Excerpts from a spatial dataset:

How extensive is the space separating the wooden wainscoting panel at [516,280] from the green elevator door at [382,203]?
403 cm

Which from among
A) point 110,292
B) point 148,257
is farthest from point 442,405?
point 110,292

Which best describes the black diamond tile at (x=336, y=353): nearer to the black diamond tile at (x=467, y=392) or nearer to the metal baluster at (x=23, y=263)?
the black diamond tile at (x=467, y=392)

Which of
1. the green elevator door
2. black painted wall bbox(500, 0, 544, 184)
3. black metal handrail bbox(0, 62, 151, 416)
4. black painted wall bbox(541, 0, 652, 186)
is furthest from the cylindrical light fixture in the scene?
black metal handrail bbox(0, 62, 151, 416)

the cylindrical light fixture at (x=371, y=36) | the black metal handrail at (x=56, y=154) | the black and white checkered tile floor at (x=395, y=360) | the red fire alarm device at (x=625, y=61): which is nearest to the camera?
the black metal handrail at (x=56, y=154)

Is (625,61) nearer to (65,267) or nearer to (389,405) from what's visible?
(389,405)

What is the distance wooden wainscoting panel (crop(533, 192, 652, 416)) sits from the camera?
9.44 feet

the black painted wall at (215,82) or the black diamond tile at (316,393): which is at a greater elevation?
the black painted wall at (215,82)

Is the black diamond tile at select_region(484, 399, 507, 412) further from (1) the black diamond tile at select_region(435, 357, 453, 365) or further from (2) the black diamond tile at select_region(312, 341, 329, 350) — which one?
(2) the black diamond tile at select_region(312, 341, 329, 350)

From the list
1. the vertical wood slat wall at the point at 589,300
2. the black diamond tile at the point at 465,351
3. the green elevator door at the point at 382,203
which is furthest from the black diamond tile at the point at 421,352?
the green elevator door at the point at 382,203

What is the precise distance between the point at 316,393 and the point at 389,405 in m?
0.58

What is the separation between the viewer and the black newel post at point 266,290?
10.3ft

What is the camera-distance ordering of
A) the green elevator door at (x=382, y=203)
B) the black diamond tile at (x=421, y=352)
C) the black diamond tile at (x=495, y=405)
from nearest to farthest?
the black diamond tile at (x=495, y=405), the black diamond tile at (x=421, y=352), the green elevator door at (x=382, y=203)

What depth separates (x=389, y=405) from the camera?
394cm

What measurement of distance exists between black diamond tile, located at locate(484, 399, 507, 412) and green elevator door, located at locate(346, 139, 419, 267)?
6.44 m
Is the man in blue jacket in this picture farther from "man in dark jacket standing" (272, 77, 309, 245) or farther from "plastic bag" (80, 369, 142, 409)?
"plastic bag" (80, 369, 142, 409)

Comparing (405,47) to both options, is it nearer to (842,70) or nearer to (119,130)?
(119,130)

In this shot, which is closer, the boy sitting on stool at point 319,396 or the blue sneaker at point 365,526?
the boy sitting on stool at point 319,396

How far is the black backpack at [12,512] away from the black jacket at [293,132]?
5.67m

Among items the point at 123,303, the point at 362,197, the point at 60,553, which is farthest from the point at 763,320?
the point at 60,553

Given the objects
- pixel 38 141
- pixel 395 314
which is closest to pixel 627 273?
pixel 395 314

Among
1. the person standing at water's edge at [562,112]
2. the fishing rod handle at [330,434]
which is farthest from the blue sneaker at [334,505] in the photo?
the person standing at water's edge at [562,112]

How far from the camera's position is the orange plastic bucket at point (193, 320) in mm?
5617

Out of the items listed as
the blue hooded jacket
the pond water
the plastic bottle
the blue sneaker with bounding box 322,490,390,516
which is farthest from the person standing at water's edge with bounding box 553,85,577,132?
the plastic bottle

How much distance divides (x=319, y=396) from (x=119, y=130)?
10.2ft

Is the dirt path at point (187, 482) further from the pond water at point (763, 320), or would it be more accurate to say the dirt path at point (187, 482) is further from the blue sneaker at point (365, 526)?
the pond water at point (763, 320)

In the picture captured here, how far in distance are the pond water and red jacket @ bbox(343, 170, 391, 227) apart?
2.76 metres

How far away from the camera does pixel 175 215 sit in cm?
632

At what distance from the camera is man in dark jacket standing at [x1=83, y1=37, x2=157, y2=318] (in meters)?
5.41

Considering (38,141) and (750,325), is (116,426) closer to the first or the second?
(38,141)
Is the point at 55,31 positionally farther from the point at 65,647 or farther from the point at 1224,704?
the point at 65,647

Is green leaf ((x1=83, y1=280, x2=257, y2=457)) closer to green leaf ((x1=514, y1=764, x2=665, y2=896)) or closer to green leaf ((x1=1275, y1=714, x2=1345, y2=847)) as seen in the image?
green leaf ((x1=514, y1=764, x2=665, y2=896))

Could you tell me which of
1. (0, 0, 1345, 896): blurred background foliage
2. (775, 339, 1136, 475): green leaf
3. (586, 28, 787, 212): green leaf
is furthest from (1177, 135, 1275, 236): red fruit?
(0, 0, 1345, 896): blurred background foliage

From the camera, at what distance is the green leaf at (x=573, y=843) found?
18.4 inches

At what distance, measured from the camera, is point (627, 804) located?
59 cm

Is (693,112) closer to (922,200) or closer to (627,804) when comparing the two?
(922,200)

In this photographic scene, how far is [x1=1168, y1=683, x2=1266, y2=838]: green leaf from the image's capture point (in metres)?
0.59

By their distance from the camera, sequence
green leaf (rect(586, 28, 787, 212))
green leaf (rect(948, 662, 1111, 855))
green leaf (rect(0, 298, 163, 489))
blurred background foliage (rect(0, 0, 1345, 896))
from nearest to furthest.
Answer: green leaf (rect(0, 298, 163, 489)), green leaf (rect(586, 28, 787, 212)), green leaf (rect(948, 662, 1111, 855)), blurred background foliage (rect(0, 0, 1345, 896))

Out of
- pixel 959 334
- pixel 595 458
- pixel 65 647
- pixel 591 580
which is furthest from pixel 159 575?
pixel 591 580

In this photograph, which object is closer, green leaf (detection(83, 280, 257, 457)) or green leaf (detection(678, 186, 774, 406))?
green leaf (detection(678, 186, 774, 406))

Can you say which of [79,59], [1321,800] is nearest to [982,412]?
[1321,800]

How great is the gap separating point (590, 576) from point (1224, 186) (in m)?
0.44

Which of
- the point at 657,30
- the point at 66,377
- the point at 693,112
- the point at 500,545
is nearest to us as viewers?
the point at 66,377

▶ [WRITTEN REQUEST] Copy each line of the data exactly, leaving nothing out.

▶ [SOLUTION BELOW]
How extensive is the space separating the wooden wainscoting panel at [516,280] from the green elevator door at [382,203]?
403 cm

Which from among
A) point 110,292
B) point 148,257
is farthest from point 442,405?
point 110,292

Which best describes the black diamond tile at (x=336, y=353): nearer to the black diamond tile at (x=467, y=392) or nearer to the metal baluster at (x=23, y=263)?
the black diamond tile at (x=467, y=392)

Which of
1. the green elevator door
2. black painted wall bbox(500, 0, 544, 184)
3. black metal handrail bbox(0, 62, 151, 416)
4. black painted wall bbox(541, 0, 652, 186)
is furthest from the cylindrical light fixture in the scene?
black metal handrail bbox(0, 62, 151, 416)

the cylindrical light fixture at (x=371, y=36) | the black metal handrail at (x=56, y=154) | the black and white checkered tile floor at (x=395, y=360) | the red fire alarm device at (x=625, y=61): which is nearest to the camera?
the black metal handrail at (x=56, y=154)

Is (625,61) nearer to (65,267) or nearer to (389,405) from what's visible?
(389,405)

What is the distance wooden wainscoting panel (crop(533, 192, 652, 416)) sits from the camera?
9.44 feet

the black painted wall at (215,82) or the black diamond tile at (316,393): which is at a greater elevation?
the black painted wall at (215,82)

Is the black diamond tile at select_region(484, 399, 507, 412) further from (1) the black diamond tile at select_region(435, 357, 453, 365) or further from (2) the black diamond tile at select_region(312, 341, 329, 350) — which one?
(2) the black diamond tile at select_region(312, 341, 329, 350)

From the list
1. the vertical wood slat wall at the point at 589,300
2. the black diamond tile at the point at 465,351
3. the green elevator door at the point at 382,203
which is furthest from the black diamond tile at the point at 421,352?
the green elevator door at the point at 382,203

What is the precise distance between the point at 316,393 and the point at 389,405 in m?
0.58

What is the separation between the viewer and the black newel post at point 266,290?
10.3ft

What is the camera-distance ordering of
A) the green elevator door at (x=382, y=203)
B) the black diamond tile at (x=421, y=352)
C) the black diamond tile at (x=495, y=405)
from nearest to farthest?
the black diamond tile at (x=495, y=405), the black diamond tile at (x=421, y=352), the green elevator door at (x=382, y=203)

What depth separates (x=389, y=405) from the camera?
394cm

What measurement of distance exists between black diamond tile, located at locate(484, 399, 507, 412) and green elevator door, located at locate(346, 139, 419, 267)?
6.44 m
Is the man in blue jacket in this picture farther from "man in dark jacket standing" (272, 77, 309, 245) or farther from "plastic bag" (80, 369, 142, 409)?
"plastic bag" (80, 369, 142, 409)

Comparing (405,47) to both options, is it nearer to (842,70) or nearer to (119,130)?
(119,130)

In this shot, which is closer, the boy sitting on stool at point 319,396 or the blue sneaker at point 365,526?
the boy sitting on stool at point 319,396

How far is the black backpack at [12,512] away from the black jacket at [293,132]?
5.67m

Among items the point at 123,303, the point at 362,197, the point at 60,553, which is farthest from the point at 763,320?
the point at 60,553

Given the objects
- pixel 38 141
- pixel 395 314
which is closest to pixel 627 273?
pixel 395 314

Among
1. the person standing at water's edge at [562,112]
2. the fishing rod handle at [330,434]
which is farthest from the blue sneaker at [334,505] in the photo?
the person standing at water's edge at [562,112]

How far from the camera's position is the orange plastic bucket at point (193, 320) in mm?
5617

Out of the items listed as
the blue hooded jacket
the pond water
the plastic bottle
the blue sneaker with bounding box 322,490,390,516
which is farthest from the person standing at water's edge with bounding box 553,85,577,132?
the plastic bottle

How much distance divides (x=319, y=396) from (x=119, y=130)?
10.2ft

Is the dirt path at point (187, 482) further from the pond water at point (763, 320), or would it be more accurate to say the dirt path at point (187, 482) is further from the blue sneaker at point (365, 526)?
the pond water at point (763, 320)

In the picture captured here, how far in distance are the pond water and red jacket @ bbox(343, 170, 391, 227) apart?
2.76 metres

How far away from the camera does pixel 175 215 sit in cm?
632

At what distance from the camera is man in dark jacket standing at [x1=83, y1=37, x2=157, y2=318] (in meters)?
5.41

Considering (38,141) and (750,325), is (116,426) closer to the first or the second?
(38,141)
Is the point at 55,31 positionally farther from the point at 65,647 or farther from the point at 1224,704?
the point at 65,647

Is green leaf ((x1=83, y1=280, x2=257, y2=457)) closer to green leaf ((x1=514, y1=764, x2=665, y2=896)) or closer to green leaf ((x1=1275, y1=714, x2=1345, y2=847)) as seen in the image?
green leaf ((x1=514, y1=764, x2=665, y2=896))

Could you tell me which of
1. (0, 0, 1345, 896): blurred background foliage
2. (775, 339, 1136, 475): green leaf
3. (586, 28, 787, 212): green leaf
is furthest from (1177, 135, 1275, 236): red fruit?
(0, 0, 1345, 896): blurred background foliage

From the camera, at what distance is the green leaf at (x=573, y=843) found?
18.4 inches

At what distance, measured from the camera, is point (627, 804) located?
59 cm

Is (693,112) closer to (922,200) or closer to (627,804) when comparing the two?
(922,200)

In this photographic scene, how far is [x1=1168, y1=683, x2=1266, y2=838]: green leaf from the image's capture point (in metres)?
0.59

By their distance from the camera, sequence
green leaf (rect(586, 28, 787, 212))
green leaf (rect(948, 662, 1111, 855))
green leaf (rect(0, 298, 163, 489))
blurred background foliage (rect(0, 0, 1345, 896))
from nearest to furthest.
Answer: green leaf (rect(0, 298, 163, 489)), green leaf (rect(586, 28, 787, 212)), green leaf (rect(948, 662, 1111, 855)), blurred background foliage (rect(0, 0, 1345, 896))

Out of
- pixel 959 334
- pixel 595 458
- pixel 65 647
- pixel 591 580
which is furthest from pixel 159 575?
pixel 591 580

In this photograph, which object is closer, green leaf (detection(83, 280, 257, 457)) or green leaf (detection(678, 186, 774, 406))?
green leaf (detection(678, 186, 774, 406))

Can you say which of [79,59], [1321,800] is nearest to [982,412]?
[1321,800]

How great is the gap separating point (590, 576) from point (1224, 186) (in m)?
0.44

Which of
- the point at 657,30
- the point at 66,377
- the point at 693,112
- the point at 500,545
is nearest to us as viewers?
the point at 66,377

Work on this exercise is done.